Hasilnya, sejak 1996, sekitar 400 pasien pemakai allograft dan xenograft ini tak menunjukkan penolakan, dan pertumbuhan tulangnya berjalan baik, walau tak sebaik memakai tulang sendiri (autograft).

Idealnya? Ya lebih banyak donor jaringan manusia dong.

Mau Menerima Tapi Enggan Memberi

Selain faktor medis, pengadaan, pengolahan dan pencangkokan bank jaringan juga harus memperhatikan faktor adat-istiadat dan agama, karena kerap menjadi soal peka.  Untuk Indonesia yang 85% penduduknya beragama Islam, misalnya, didasarkan pada Fatwa Majelis Ulama Indonesia (MUI).  Keputusan Dewan Hisbah MUI 1990, memperbolehkan (mubah) pengambilan dan pemakaian kembali organ ginjal dan jaringan yang diambil dari jenazah. Juga jaringan dari species lain macam hewan (xenograft) dapat digolongkan sebagai alat kesehatan, juga mubah.

Pemakaian dan pengolahan jaringan biologi untuk pencangkokan juga telah diizinkan menurut UU No.10/1992 tentang Kesehatan, pasal 33-37. Dalam penyembuhan penyakit dan pemulihan kesehatan dapat dilakukan transplantasi organ dan atau jaringan tubuh, transfusi darah, implan obat dan atau alat kesehatan, serta bedah plastik dan rekonstruksi (pasal 33). Ini melengkapi PP RI No.18/1981 tentang Bedah Mayat Klinis dan Bedah Mayat Anatomis serta Transplantasi Alat atau Jaringan Tubuh Manusia.

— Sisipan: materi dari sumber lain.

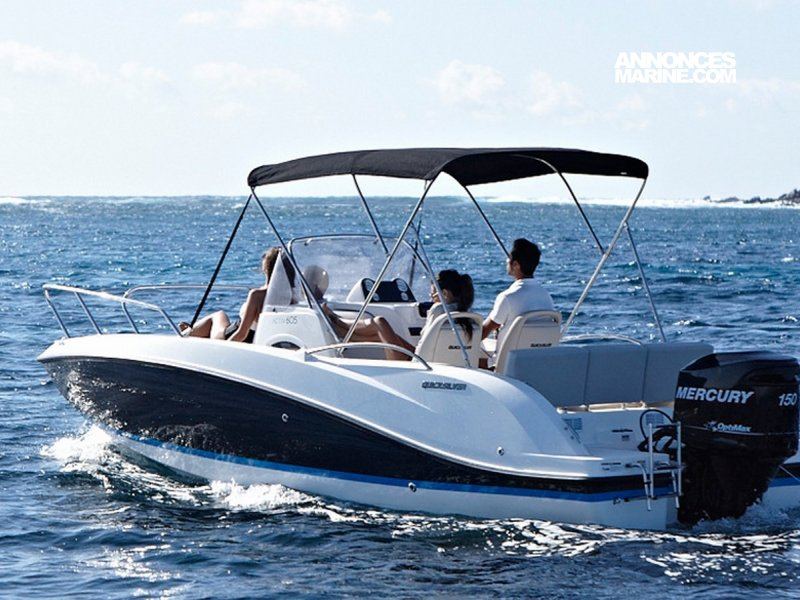 Quicksilver Activ 605 Sundeck � vendre - Photo 1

Walau peraturan, baik dari segi agama maupun hukum, telah memperbolehkan, “Penerapannya dalam masyarakat masih harus terus-menerus dipromosikan.” Proses pengambilan jaringan dan pemulihannya sekitar 3-4 jam. Harus memperhitungkan juga, bahwa dalam Islam, jenazah tak boleh dibiarkan lebih dari 24 jam. Dan dalam budaya tertentu seperti Betawi, jenazah bahkan harus dikubur pada hari yang sama saat meninggal, kendati meninggal pada sore hari.

Atau, “Ada dokter yang mengamanatkan, bila ia meninggal, jaringannya akan didonorkan. Tapi kemudian, keluarganya tak tega. Ya sudah, batal deh.” Selain itu ada kecenderungan, “Pada umat Islam, mau menerima jaringan baik dari donor Muslim atau non-Muslim, tapi masih enggan jadi donor.” Menurut Nazly yang Muslim ini, agaknya hal itu terpaku pada ayat yang mengatakan, harus kembali pada Tuhannya dalam keadaan utuh, tak diubah sebagaimana ia dilahirkan.

Bagi Sekjen Asia Pacific of Surgical Tissue Banks ini, prinsip dasar untuk donor jenazah adalah, yang menghadap Tuhan itu arwah kita. Kalau jasad kita masih berguna untuk manusia hidup, mengapa tidak? “Saya percaya, sebaik-baiknya manusia adalah yang berguna bagi manusia lain.”